/biterm-topic-model

Fork of original code for Biterm Topic Model to provide closer to real-world use interfaces

Primary LanguageC++Apache License 2.0Apache-2.0

Biterm Topic Model - minimal real world usage fork

From the original repository:

"Biterm Topic Model (BTM) is a word co-occurrence based topic model that learns topics by modeling word-word co-occurrences patterns (e.g., biterms). (In constrast, LDA and PLSA are word-document co-occurrence topic models, since they model word-document co-occurrences.)

A biterm consists of two words co-occurring in the same context, for example, in the same short text window. Unlike LDA models the word occurrences, BTM models the biterm occurrences in a corpus. In generation procedure, a biterm is generated by drawn two words independently from a same topic. In other words, the distribution of a biterm b=(wi,wj) is defined as:

P(b) = \sum_k{P(wi|z)*P(wj|z)*P(z)}.

With Gibbs sampling algorithm, we can learn topics by estimate P(w|k) and P(z).

More detail can be referred to the following paper:

Xiaohui Yan, Jiafeng Guo, Yanyan Lan, Xueqi Cheng.

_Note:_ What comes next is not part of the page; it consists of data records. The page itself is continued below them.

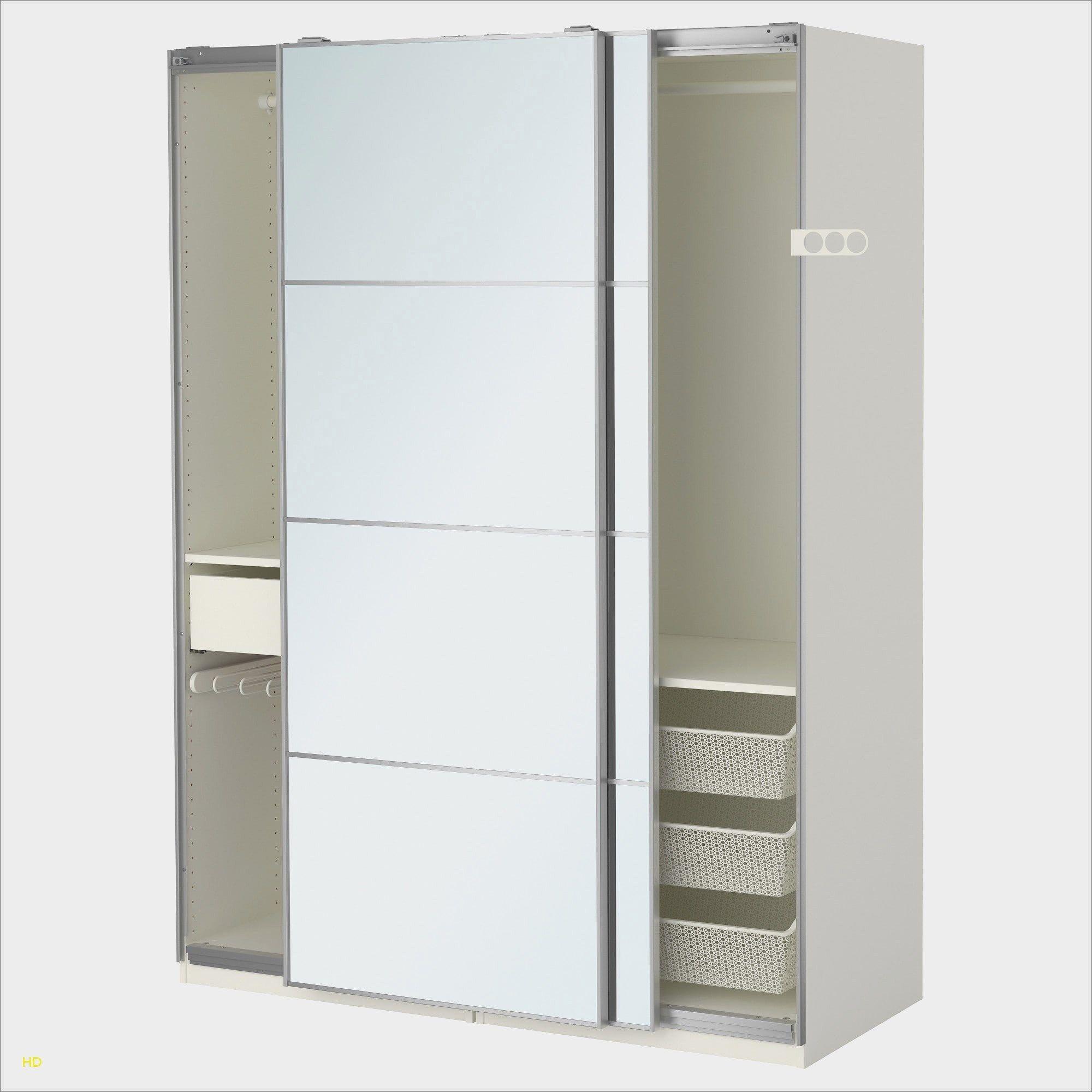 Fresh Casier Vestiaire Ikea Idées De Maison Armoire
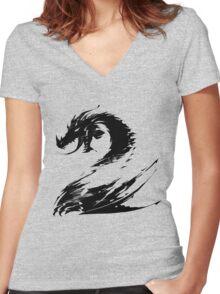 Dragon GW2 Black Women's Fitted V-Neck T-Shirt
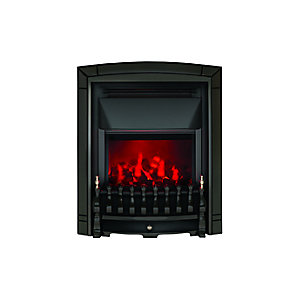 Valor Dream Slimline Dimension Electric Fire - Black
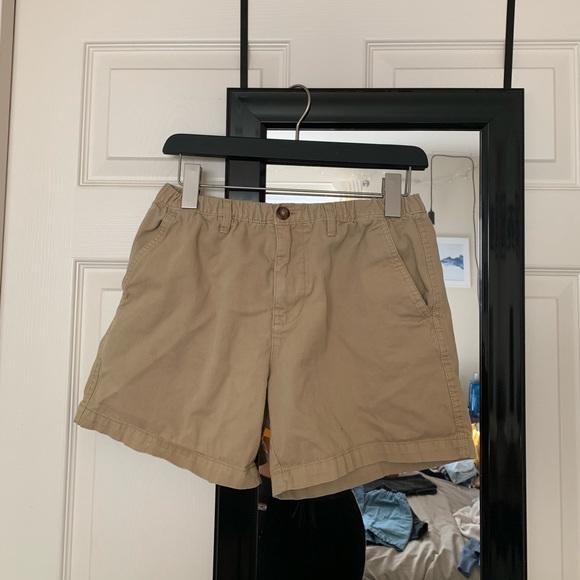 bd5441b21a chubbies Shorts   Bearbottom Khaki   Poshmark
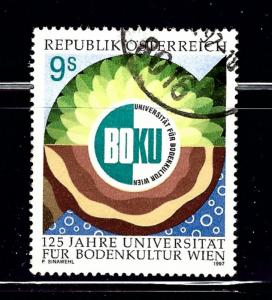 Austria 1735 Used 1997 Vienna Agricultural University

A Biterm Topic Model For Short Text. WWW2013."

Motivation

This fork aims at providing interfaces to the author's original code-base suitable for closer to real-world applications while making minimal modifications.

Usage / added to original project

Building

Run make in the repository's root.

Topic learning

Run script/train.py DOCUMENTS MODEL in the repository's root where DOCUMENTS is a file with one document (consisting of space separated tokens) per line and MODEL is the directory to create the model in.

Training parameters can be set as follows:

  • --num-topics K or -k K to set the number of topics to learn to K; this will default to K=20.
  • --alpha ALPHA or -a ALPHA to set the alpha parameter as given by the paper; this will default to ALPHA=K/50.
  • --beta BETA or -b BETA to set the beta paramter as given by the paper; this will default to BETA=5.
  • --num-iterations N_IT or -n N_IT to set the number of training iterations; this will default to N_IT=5.
  • --save-steps SAVE_STEPS or -s SAVE_STEPS to set the number of iterations to save model after; this will default to 500.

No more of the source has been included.